2022 es un año bisagra y este un día que muchos aún no logran entender. El día de la mujer continúa viéndose como un día de festejo, sin embargo su propio sentido indica otra cosa. Camila Borda nos ayuda a reflexionar al respecto. En su texto invita a realizar una lectura crítica sobre las acciones cotidianas y también sobre como la masculinidad afecta la vida de las mujeres.

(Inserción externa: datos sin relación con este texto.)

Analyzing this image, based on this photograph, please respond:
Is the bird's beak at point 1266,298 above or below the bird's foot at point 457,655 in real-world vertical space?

20220308 - 8M ninguna en el olvido por Camila Borda

«8M: ninguna en el olvido» por Camila Borda

(*) Camila Borda es periodista en Fm Radio Municipal de La Toma. Conductora del Programa «Más Vale Tarde». Locutora en la última edición del Festival Nacional del Marmol Onix. Ella participa en cada evento de la localidad siendo una de las voces de difusión de La Toma, Provincia de San Luis.

El 8 de marzo es una fecha trascendental en la vida de todas las mujeres, aquí no cabe duda alguna de que nos encanta recibir saludos, besos, abrazos y derechos. Más allá de esa banalización, hoy desperté y pude palpar a mi alrededor la realidad sobre la que quiero invitarte humildemente a reflexionar en el marco de este dia tan importante y en el mejor de los casos que dichas reflexiones puedan cultivar en vos el deseo de seguir investigando sobre nuestra histórica lucha.

En principio, una de las cuestiones centrales o puntos de partida que considero pueden ser de utilidad para empezar a entender las implicancias del 8M son las conceptualizaciones de perspectiva de género y feminismo. Claro que estas definiciones no serán vastas a toda la información que querría brindarles; pero intentaré acompañarte a subir un peldaño más hacia una mejor comprensión.

La perspectiva de género comprende tanto lo femenino como lo masculino que se compone de una mutua relación, cultural e histórica. Ahora bien, esto no tiene que ver con los sexos sino con las conductas tanto femeninas como masculinas. Si repasamos en la historia entre fines de los años 80 y comienzos de los 90 el concepto de género adquiere mayor consistencia dentro de América Latina a través de intelectuales feministas que logran instalar la discusión sobre la denominada perspectiva de género dentro de la academia y las políticas públicas. Este enfoque opta por una concepción epistemológica que se acerca a la realidad desde las miradas de géneros y sus respectivas relaciones de poder.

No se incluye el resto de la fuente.